● Dokumen Sumber:
──────────────────────────────
5.17.2012

PENDIDIKAN GRATIS SEBAGAI ALAT KOMESIALISASI DIBALIK KURSI POLITI


PENDIDIKAN DILEMATIS














PENDIDIKAN GRATIS SEBAGAI ALAT KOMESIALISASI
DIBALIK KURSI POLITIK









unhas.jpg

Pendidikan dilematis merupakan salah satu dari sekian banyak problema yang dihadapi Indonesia saat ini. Di mana satu sisi pendidikan merupakan hak dari setiap warga negara, akan tetapi di sisi lainnya bersekolah tidak diwajibkan oleh negara. Sehingga yang terjadi, pendidikan di negara ini ambruk dan tidak berjalan sesuai dengan konsep awal yang sangat matang.
Berbicara soal hak, tentu saja ada pihak yang seharusnya memfasilitasi sehingga hak itu dapat terjawabkan dengan realisasi yang sesuai. Akan tetapi siapa yang bertanggung jawab akan terkabulnya hak rakyat dalam sektor pendidikan? Siapa lagi kalau bukan pemerintah?
Yang terlihat saat ini, bahwa pemerintah menjabarkan pendidikan adalah sekolah. Cobalah mencermati program WaJar 9 tahun (Wajib Belajar) yang dicanangkan oleh pemerintah. Pada kenyataannya, yang dimaksud adalah “Wajib Sekolah” minimal dari SD sampai SMP. Bila mendengar jawaban itu, terus SMA dan Perguruan Tinggi bagaimana? Apakah ini yang dinamakan pendidikan?  Hanya Sekolah Dasar sampai Sekolah Menengah Pertama yang wajib bersekolah?
──────────────────────────────
● Instruksi Kerja A: Tulis ulang bagian tulisan tentang pendidikan dilematis mulai dari "Pendidikan dilematis merupakan" sampai dengan "yang sangat matang.", dengan mengganti "Indonesia" menjadi "tanah air".
● Instruksi Kerja B: Menurut tulisan tentang pendidikan dilematis, apa yang sebenarnya dimaksud dengan program WaJar 9 tahun yang dicanangkan pemerintah?
Daftar di bawah ini tidak diperlukan.

● Data yang Ditampilkan:
──────────────────────────────
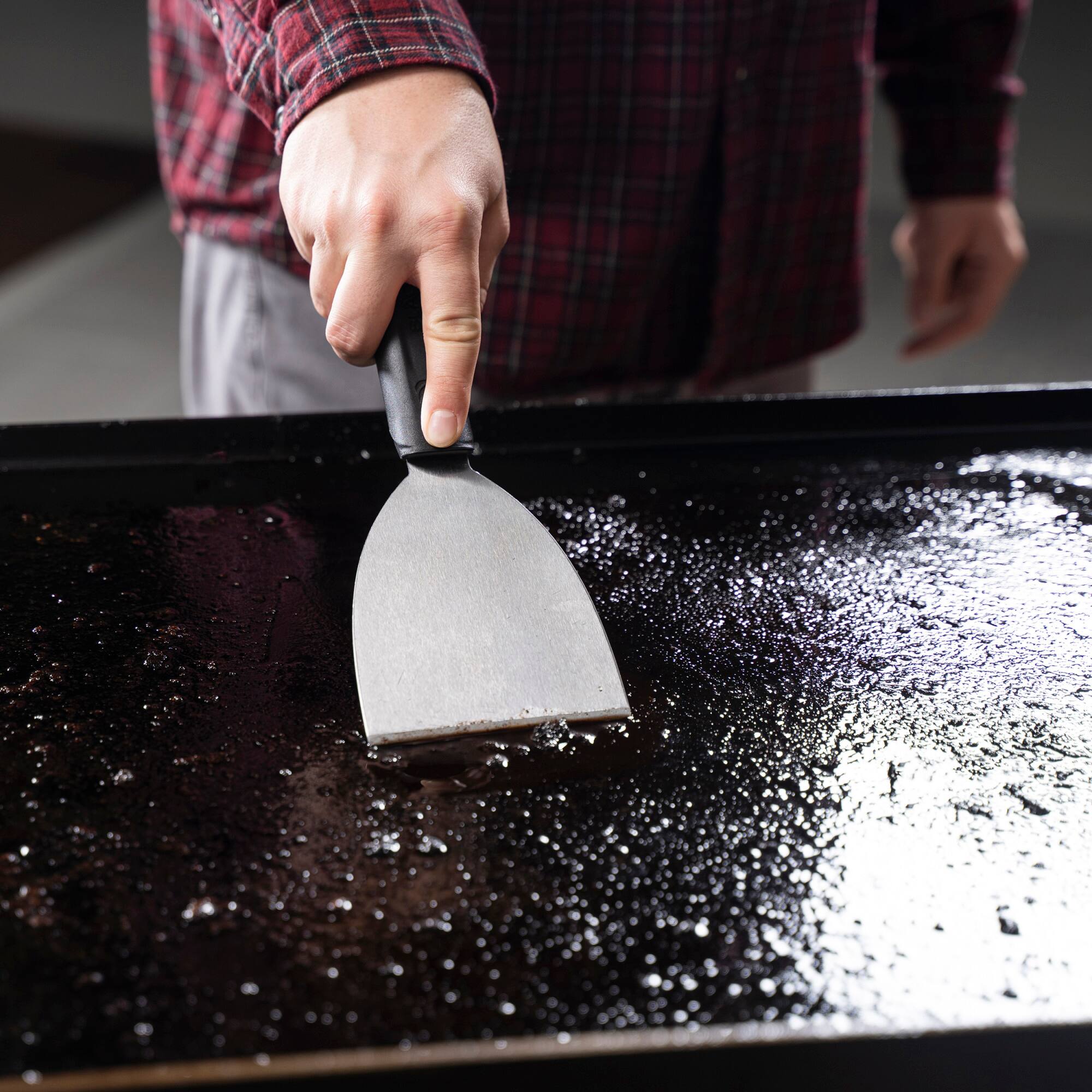 Alt View 13. Blackstone - Blackstone Griddle Essentials 8 Piece Cleaning Kit - Silver.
──────────────────────────────
● Penyelesaian Masalah A:
Pendidikan dilematis merupakan salah satu dari sekian banyak problema yang dihadapi tanah air saat ini. Di mana satu sisi pendidikan merupakan hak dari setiap warga negara, akan tetapi di sisi lainnya bersekolah tidak diwajibkan oleh negara. Sehingga yang terjadi, pendidikan di negara ini ambruk dan tidak berjalan sesuai dengan konsep awal yang sangat matang.

● Penyelesaian Masalah B: Program tersebut sebenarnya berarti "Wajib Sekolah", minimal dari SD sampai SMP.